Work task – Find every line in the entries that holds the string "Zealand" and report it.

□ □ □

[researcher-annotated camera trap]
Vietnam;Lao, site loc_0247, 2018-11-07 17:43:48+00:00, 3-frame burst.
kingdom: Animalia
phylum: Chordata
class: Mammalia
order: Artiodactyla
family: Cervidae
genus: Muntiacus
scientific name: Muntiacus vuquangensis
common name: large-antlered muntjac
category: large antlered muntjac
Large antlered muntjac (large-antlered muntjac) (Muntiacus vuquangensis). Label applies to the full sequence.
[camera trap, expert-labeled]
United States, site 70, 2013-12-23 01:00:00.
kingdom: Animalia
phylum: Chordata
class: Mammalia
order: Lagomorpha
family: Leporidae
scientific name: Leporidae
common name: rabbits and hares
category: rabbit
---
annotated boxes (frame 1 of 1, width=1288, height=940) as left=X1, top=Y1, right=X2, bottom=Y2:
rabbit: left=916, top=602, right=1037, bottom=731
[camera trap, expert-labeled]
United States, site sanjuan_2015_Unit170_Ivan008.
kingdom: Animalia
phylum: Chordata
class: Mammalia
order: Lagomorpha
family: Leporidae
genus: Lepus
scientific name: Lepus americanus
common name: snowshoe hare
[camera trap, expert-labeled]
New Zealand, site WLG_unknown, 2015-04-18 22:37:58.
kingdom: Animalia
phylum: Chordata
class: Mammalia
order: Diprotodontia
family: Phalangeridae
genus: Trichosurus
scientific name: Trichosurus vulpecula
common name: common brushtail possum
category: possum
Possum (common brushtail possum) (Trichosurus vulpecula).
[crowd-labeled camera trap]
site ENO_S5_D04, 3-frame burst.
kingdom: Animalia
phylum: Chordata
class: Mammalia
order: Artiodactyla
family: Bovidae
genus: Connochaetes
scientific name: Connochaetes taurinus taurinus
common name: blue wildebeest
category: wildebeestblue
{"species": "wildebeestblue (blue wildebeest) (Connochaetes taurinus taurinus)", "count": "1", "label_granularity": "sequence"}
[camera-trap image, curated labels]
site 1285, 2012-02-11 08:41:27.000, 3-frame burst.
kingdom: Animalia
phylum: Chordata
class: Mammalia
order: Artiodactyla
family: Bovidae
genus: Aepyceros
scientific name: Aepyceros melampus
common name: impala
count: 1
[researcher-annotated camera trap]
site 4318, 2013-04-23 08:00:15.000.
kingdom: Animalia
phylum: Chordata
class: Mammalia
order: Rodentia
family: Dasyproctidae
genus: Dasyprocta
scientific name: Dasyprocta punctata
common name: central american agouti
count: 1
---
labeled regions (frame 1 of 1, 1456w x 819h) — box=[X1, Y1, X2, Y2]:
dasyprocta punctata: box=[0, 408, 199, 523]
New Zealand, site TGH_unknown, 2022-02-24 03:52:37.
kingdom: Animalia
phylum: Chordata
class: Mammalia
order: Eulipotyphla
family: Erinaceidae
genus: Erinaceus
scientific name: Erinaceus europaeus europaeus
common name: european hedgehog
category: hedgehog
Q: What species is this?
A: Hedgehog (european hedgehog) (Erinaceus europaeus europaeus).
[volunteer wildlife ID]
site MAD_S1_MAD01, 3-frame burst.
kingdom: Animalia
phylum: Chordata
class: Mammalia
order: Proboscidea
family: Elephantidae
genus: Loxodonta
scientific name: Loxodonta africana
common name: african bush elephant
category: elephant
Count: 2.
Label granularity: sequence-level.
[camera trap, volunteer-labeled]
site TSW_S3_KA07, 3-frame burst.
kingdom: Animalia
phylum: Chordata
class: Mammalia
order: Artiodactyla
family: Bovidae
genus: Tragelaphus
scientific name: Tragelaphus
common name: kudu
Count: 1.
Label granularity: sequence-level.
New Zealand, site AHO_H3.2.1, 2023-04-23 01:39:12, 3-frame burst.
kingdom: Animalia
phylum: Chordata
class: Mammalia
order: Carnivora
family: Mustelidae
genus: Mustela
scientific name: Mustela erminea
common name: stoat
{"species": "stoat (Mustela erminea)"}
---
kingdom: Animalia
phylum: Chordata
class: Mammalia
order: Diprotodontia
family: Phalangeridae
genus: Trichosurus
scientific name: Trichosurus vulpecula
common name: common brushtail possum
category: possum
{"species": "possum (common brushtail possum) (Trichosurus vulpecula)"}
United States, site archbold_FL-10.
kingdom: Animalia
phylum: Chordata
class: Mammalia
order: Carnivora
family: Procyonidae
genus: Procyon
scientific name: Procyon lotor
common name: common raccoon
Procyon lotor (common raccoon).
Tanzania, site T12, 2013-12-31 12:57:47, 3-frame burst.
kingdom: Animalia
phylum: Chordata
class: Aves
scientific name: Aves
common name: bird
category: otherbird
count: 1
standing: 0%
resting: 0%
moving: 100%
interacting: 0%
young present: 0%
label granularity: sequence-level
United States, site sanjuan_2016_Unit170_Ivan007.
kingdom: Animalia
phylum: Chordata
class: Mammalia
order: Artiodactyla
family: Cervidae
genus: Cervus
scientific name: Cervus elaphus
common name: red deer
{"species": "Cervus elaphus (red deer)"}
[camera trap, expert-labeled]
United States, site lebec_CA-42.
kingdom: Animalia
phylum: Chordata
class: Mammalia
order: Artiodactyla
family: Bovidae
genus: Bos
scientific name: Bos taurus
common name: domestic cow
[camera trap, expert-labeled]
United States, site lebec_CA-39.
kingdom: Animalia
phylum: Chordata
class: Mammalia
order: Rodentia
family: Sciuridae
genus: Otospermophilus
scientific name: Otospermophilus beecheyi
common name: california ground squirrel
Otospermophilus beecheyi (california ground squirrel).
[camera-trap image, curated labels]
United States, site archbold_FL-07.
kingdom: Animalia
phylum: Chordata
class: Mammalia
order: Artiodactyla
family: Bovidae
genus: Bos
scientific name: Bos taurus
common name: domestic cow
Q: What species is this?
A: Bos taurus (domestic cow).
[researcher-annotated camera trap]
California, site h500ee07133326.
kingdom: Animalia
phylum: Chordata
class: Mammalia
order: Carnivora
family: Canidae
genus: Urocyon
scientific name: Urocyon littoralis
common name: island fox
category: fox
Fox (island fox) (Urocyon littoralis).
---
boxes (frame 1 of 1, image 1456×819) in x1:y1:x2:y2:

□ □ □

Final answer –
New Zealand, site WLG_unknown, 2015-04-18 22:37:58.
New Zealand, site TGH_unknown, 2022-02-24 03:52:37.
New Zealand, site AHO_H3.2.1, 2023-04-23 01:39:12, 3-frame burst.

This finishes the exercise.